I start making this soup as soon as there is a hint of fall in the air and don’t stop making it until Spring. Tonight we will have it with bread and a salad, but most of the time it’s for an after school snack. It’s the perfect soup for cold weather. No recipe involved anymore which is probably why it always tastes a little different each time. I think the secret is in the Chili powder from Dean & Deluca. I buy it all the time and often give it as a hostess gift. Recipe for Butternut Squash Soup (below) originally from 8700 Restaurant in Scottsdale, AZ…and to my best recollection.
..............................
## Short task a
Transcribe the entries from the line containing "What is the distance" through the end of the entries, leaving out any pictures.
The soup passage and the entries are unrelated material.

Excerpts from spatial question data
..............................
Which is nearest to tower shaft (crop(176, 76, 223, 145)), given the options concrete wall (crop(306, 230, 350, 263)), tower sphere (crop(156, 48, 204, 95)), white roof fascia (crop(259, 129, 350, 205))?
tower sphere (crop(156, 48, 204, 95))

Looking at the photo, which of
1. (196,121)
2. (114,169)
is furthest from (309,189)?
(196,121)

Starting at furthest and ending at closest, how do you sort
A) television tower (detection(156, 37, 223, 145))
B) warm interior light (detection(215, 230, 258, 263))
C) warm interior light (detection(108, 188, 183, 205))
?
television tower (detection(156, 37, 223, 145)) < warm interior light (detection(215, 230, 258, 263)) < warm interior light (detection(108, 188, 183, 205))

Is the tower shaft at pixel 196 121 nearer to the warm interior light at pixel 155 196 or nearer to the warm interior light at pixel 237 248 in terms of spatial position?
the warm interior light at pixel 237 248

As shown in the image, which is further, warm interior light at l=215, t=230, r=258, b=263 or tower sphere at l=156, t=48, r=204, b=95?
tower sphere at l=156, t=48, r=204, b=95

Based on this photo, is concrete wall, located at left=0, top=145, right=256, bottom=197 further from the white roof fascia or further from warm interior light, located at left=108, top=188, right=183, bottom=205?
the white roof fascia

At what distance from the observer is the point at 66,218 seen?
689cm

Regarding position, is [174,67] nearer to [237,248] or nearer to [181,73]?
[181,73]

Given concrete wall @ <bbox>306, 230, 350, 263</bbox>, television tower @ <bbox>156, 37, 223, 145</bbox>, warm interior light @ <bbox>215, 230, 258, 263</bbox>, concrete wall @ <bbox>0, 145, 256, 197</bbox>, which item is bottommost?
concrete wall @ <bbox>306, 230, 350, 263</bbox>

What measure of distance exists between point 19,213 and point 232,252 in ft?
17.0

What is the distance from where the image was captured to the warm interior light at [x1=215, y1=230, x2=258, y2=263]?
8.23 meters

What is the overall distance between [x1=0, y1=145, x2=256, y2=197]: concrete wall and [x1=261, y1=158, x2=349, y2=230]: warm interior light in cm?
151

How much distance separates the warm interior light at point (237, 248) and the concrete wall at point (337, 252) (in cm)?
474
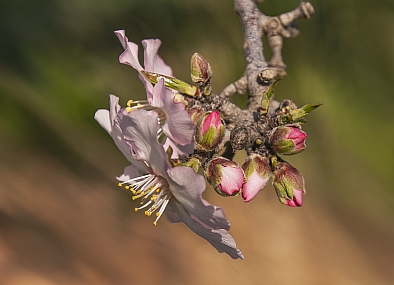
..............................
## Short task b
Pick up the soup passage after its last sentence and write the next part.

## Exercise answer a
What is the distance from where the image was captured to the warm interior light at [x1=215, y1=230, x2=258, y2=263]?
8.23 meters

What is the overall distance between [x1=0, y1=145, x2=256, y2=197]: concrete wall and [x1=261, y1=158, x2=349, y2=230]: warm interior light in cm?
151

How much distance separates the warm interior light at point (237, 248) and the concrete wall at point (337, 252) (in cm)?
474

## Exercise answer b
In a heavy pan, melt about 2 tablespoons butter and a little olive oil. Add 1 onion, diced, 3 garlic cloves, minced, 3 shallots, chopped, and 1 small bunch green onions, chopped. When onions are translucent, add about a quarter cup of flour and stir constantly so that it does not scorch. Add the spices: about a tablespoon of chili powder, 1/2 teaspoon cayenne, 1/2 tsp cumin, 1/2 teaspoon oregano. Stir into flour and onion mixture. Add one pound butternut squash that has been cut into cubes. Add 4 cups hot chicken or vegetable stock and a tablespoon of tomato paste. Cook on medium low heat until squash is very tender. Pour into a blender (in batches and remove the little cap and cover with clean cloth) and puree until very smooth. You can add a little cream or milk at the end. Tonight I added caramelized shallots and I don’t know why I don’t do this every time. They are so easy to make and delicious.
To make the caramelized shallots, slice 2or 3 shallots as thin as possible and saute them in a pan with olive oil and a little butter. When they start to get color, add a salt and pepper. Continue to saute and then add a teaspoon of sugar and at the very end a splash of balsamic. Using a slotted spoon, remove to a plate covered with a paper towel. I saved the remaining olive oil and butter and extra shallots to use as a pizza topping for tomorrow. Enjoy.

12 comments :
This is so what we need for dinner tonight after all the rain we had today… Looks delightful and delicious!
xxoo
C + C
sounds delish julie. i can’t stop making butternut squash soup and risotto either. i’ll be right over.
xo
Who’s Julie?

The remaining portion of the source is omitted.